15.00 - Effects of Dynamic Row Partition Elimination on Joins - Teradata Database

Teradata Database SQL Data Definition Language Detailed Topics

Teradata Database
Programming Reference

Effects of Dynamic Row Partition Elimination on Joins

The following guidelines apply to maximizing dynamic row partition elimination for your join queries (dynamic row partition elimination is not supported with merge join methods for multilevel partitioned tables. See Database Design and SQL Request and Transaction Processing) against a partitioned table.

  • Dynamic row partition elimination improves performance when a partitioned table and another table are joined by an equality condition on the partitioning column set of the partitioned table.
  • Note that this does not work with an inclusion product join, which the Optimizer specifies to work with IN (subquery) join conditions.

  • Only those partitions that are required to answer a request are involved in the join.
  • When performing join steps, the system determines the qualifying partitions of the partitioned table dynamically based on the values of rows from the other table.

    Instead of a product join against all the rows in the partitioned table, the Optimizer assigns a product join only for a row of the other table against a single partition instead of the entire table.

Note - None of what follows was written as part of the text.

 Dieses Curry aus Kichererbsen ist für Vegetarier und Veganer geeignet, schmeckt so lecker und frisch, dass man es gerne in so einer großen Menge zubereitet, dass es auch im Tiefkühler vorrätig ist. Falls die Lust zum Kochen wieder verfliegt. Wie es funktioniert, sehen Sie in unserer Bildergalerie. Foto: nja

    If there are 100 partitions in the partitioned table and only 5 are needed to answer a join request, the other 95 are not joined, and the system realizes a 95% resource saving for that join operation.

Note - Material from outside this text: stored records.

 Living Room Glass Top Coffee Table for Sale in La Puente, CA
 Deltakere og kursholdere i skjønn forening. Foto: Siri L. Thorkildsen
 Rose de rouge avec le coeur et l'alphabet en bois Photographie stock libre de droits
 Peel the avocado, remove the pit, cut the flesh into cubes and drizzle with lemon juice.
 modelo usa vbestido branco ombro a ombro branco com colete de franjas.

  • Always collect statistics on the join columns.
  • The following table definitions, EXPLAIN request, and EXPLAIN report are used to demonstrate how dynamic row partition elimination can facilitate join operations where one of the tables in the join is a PPI table.

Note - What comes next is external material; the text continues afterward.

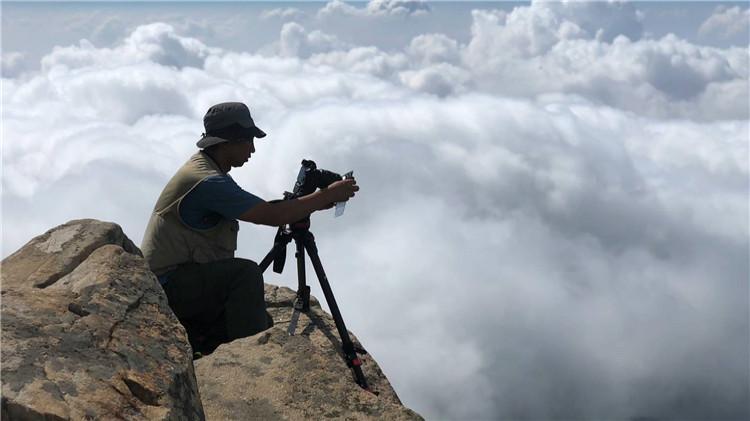 背负几十斤重设备、攀登一百万多级台阶…纪录片《攀登的脊梁》独家幕后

         CREATE SET TABLE DB.sales (    -- Defines total day sales
           prodid   INTEGER,            -- for each product
           saledate DATE FORMAT 'YYYY-MM-DD',
           amount   DECIMAL(10,2))
         PRIMARY INDEX (prodid, saledate)
         PARTITION BY RANGE_N(saledate BETWEEN DATE '2004-01-01'
                                       AND     DATE '2004-12-31'
                                       EACH INTERVAL '1' MONTH );
         CREATE SET TABLE DB.fiscal_month (    -- Defines the days in
           yr       SMALLINT NOT NULL,         -- in each fiscal month.
           mth      SMALLINT NOT NULL,         -- A fiscal month may
           dayofmth DATE NOT NULL)             -- partially span up
         PRIMARY INDEX (yr, mth);              -- to 2 calendar months.

    For example, fiscal month 9 in 2004 is from August 30 to September 26, or 28 days.

    Assume a 2 AMP system and 10 product sales per day.

         EXPLAIN SELECT yr, mth, SUM(amount)
                 FROM DB.sales, DB.fiscal_month
                 WHERE saledate = dayofmth 
                 AND   yr = 2004 
                 AND   mth = 9
                 GROUP BY yr, mth;
         1) First, we lock a distinct DB."pseudo table" for read on a 
            RowHash to prevent global deadlock for DB.sales.
         2) Next, we lock DB.sales for read.
         3) We do a single-AMP RETRIEVE step from DB.fiscal_month by 
            way of the primary index “DB.fiscal_month.yr = 2004,
            DB.fiscal_month.mth = 9" with no residual conditions into
            Spool 4 (all_amps), which is duplicated on all AMPs. Then
            we do a SORT to partition by rowkey. The size of Spool 4
            is estimated with high confidence to be 56 rows. The
            estimated time for this step is 0.03 seconds.
         4) We do an all-AMPs JOIN step from Spool 4 (Last Use) by way of an
            all-rows scan, which is joined to all partitions of DB.sales.
            Spool 4 and DB.sales are joined using a product join, with a
            join condition of (“DB.sales.saledate = dayofmth") enhanced by
            dynamic partition elimination. The result goes into Spool 3
            (all_amps), which is built locally on the AMPs. The size of
            Spool 3 is estimated with no confidence to be 280 rows. The
            estimated time for this step is 0.04 seconds.
         5) We do an all-AMPs SUM step to aggregate from Spool 3 (Last Use)
            by way of an all-rows scan, and the grouping identifier in field
            1. Aggregate Intermediate Results are computed globally, then
            placed in Spool 5. The size of Spool 5 is estimated with low
            confidence to be 1 row. The estimated time for this step is
            0.05 seconds.
         6) We do an all-AMPs RETRIEVE step from Spool 5 (Last Use) by way
            of an all-rows scan into Spool 1 (group_amps), which is built
            locally on the AMPs. The size of Spool 1 is estimated with low
            confidence to be 1 row. The estimated time for this step is
            0.04 seconds.
         7) Finally, we send out an END TRANSACTION step to all AMPs
            involved in processing the request.
            -> The contents of Spool 1 are sent back to the user as the result
            of statement 1.

    The relevant EXPLAIN report text is highlighted in bold typeface.